→ Dados extraídos:
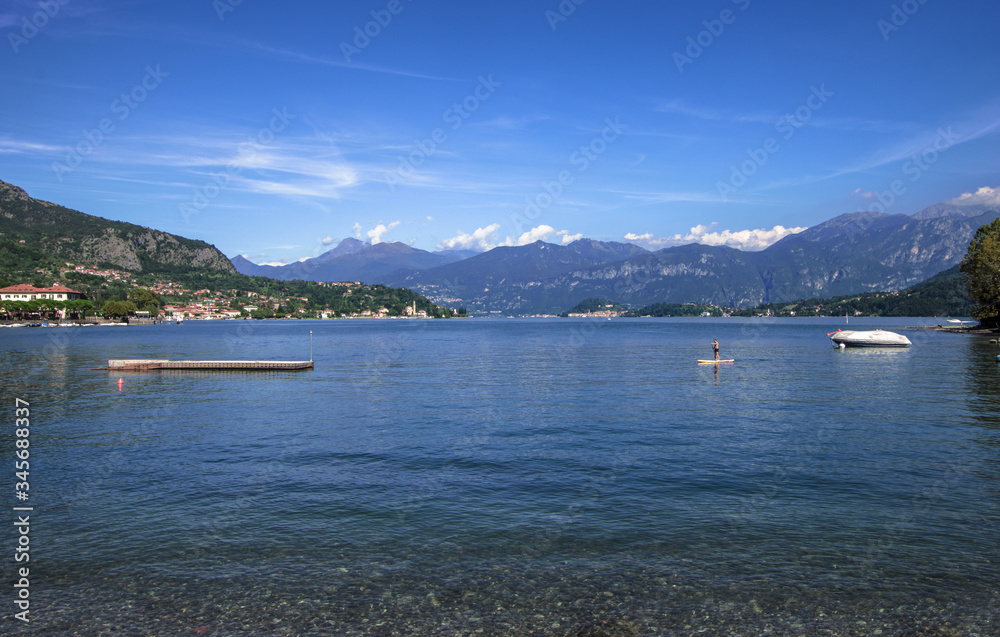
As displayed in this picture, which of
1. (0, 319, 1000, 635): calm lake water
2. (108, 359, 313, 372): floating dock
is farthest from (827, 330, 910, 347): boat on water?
(108, 359, 313, 372): floating dock

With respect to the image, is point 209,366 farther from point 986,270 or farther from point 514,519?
point 986,270

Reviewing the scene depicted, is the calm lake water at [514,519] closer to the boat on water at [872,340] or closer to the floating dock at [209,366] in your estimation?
the floating dock at [209,366]

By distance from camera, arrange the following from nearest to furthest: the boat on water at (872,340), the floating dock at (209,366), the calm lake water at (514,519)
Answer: the calm lake water at (514,519), the floating dock at (209,366), the boat on water at (872,340)

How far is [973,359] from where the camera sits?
66.7 m

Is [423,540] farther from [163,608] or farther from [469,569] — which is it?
[163,608]

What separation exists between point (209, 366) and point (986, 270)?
435 ft

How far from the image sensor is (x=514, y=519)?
16172 millimetres

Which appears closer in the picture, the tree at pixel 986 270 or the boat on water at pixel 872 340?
the boat on water at pixel 872 340

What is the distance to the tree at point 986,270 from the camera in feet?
355

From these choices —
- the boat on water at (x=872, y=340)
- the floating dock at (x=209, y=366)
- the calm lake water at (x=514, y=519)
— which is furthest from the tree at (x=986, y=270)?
the floating dock at (x=209, y=366)

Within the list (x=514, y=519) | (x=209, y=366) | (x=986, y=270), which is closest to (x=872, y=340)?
(x=986, y=270)

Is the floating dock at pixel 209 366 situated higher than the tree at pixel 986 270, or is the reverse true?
the tree at pixel 986 270

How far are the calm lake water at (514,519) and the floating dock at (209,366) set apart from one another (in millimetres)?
24057

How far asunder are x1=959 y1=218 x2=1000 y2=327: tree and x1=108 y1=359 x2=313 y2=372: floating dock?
12133cm
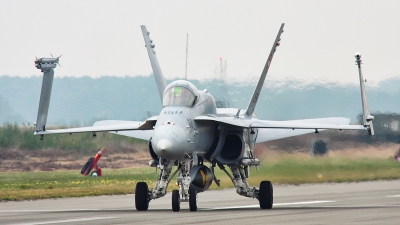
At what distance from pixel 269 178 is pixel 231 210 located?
31.2ft

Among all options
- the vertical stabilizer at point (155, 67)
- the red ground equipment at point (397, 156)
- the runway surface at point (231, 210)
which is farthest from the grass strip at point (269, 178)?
the vertical stabilizer at point (155, 67)

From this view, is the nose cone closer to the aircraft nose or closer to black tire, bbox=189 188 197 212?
the aircraft nose

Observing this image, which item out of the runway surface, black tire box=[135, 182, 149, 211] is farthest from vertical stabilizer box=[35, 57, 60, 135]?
black tire box=[135, 182, 149, 211]

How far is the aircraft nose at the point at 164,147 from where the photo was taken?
1519 centimetres

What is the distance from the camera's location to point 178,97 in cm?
1670

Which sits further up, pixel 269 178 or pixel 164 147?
pixel 269 178

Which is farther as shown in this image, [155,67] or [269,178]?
[269,178]

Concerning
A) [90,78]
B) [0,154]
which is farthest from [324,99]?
[0,154]

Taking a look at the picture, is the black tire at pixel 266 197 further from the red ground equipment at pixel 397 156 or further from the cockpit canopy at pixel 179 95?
the red ground equipment at pixel 397 156

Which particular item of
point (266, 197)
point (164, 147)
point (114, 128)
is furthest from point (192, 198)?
point (114, 128)

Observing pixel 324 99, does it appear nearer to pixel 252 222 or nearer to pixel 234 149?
pixel 234 149

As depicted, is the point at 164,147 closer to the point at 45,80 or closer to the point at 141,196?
the point at 141,196

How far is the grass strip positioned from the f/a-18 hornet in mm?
6384

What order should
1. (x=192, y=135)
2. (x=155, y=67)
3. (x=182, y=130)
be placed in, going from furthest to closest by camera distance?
1. (x=155, y=67)
2. (x=192, y=135)
3. (x=182, y=130)
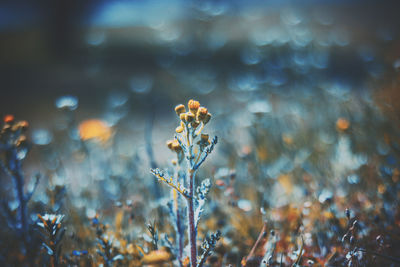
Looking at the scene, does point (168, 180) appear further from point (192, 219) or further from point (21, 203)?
point (21, 203)

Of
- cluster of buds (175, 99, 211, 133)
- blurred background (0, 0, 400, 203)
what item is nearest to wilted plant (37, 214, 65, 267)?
cluster of buds (175, 99, 211, 133)

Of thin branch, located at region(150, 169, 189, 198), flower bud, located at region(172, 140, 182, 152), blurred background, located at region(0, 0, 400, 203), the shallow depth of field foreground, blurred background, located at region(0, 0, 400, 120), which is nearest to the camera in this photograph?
thin branch, located at region(150, 169, 189, 198)

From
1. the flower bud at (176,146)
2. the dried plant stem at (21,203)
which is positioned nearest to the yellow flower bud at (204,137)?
the flower bud at (176,146)

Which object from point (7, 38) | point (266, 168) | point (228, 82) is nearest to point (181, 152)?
point (266, 168)

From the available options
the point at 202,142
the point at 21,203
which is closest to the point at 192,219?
the point at 202,142

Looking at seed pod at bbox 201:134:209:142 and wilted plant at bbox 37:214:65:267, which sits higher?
seed pod at bbox 201:134:209:142

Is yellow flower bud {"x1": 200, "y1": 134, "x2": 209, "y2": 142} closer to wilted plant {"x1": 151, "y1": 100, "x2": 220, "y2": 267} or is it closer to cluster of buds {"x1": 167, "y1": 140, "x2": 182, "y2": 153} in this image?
wilted plant {"x1": 151, "y1": 100, "x2": 220, "y2": 267}

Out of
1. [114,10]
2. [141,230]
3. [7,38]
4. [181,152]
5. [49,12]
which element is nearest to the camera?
[181,152]

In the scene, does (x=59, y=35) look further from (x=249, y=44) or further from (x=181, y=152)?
(x=181, y=152)
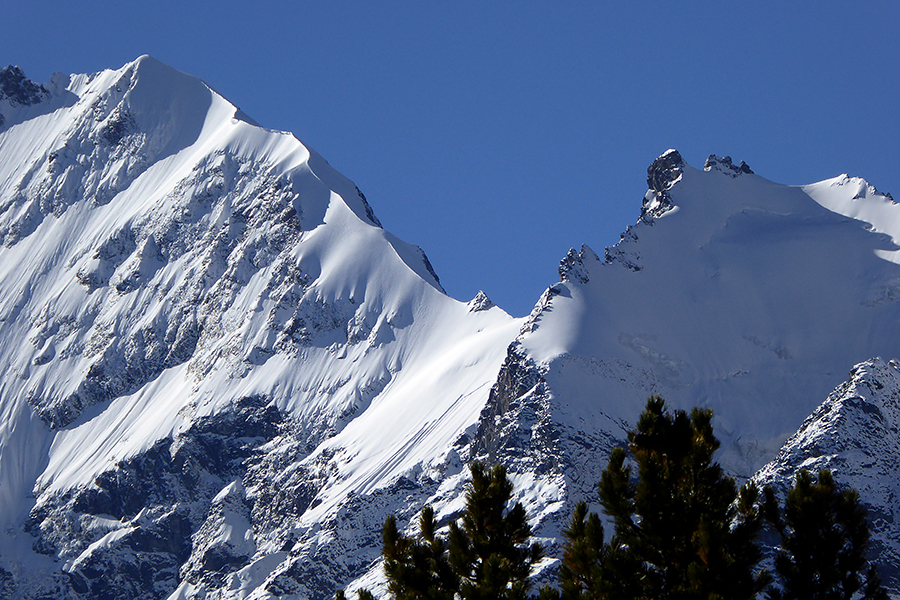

→ Objetivo: Coloque em uma lista JSON de strings, uma para cada linha e sem as linhas em branco, o trecho dos itens que começa na linha com "Is yellow flower" e segue até o final dos itens. Deixe as imagens de fora da resposta.

→ Exercício resolvido:
[
  "Is yellow flower bud {\"x1\": 200, \"y1\": 134, \"x2\": 209, \"y2\": 142} closer to wilted plant {\"x1\": 151, \"y1\": 100, \"x2\": 220, \"y2\": 267} or is it closer to cluster of buds {\"x1\": 167, \"y1\": 140, \"x2\": 182, \"y2\": 153} in this image?",
  "wilted plant {\"x1\": 151, \"y1\": 100, \"x2\": 220, \"y2\": 267}",
  "Out of",
  "1. [114,10]",
  "2. [141,230]",
  "3. [7,38]",
  "4. [181,152]",
  "5. [49,12]",
  "which element is nearest to the camera?",
  "[181,152]",
  "In the scene, does (x=59, y=35) look further from (x=249, y=44) or further from (x=181, y=152)?",
  "(x=181, y=152)"
]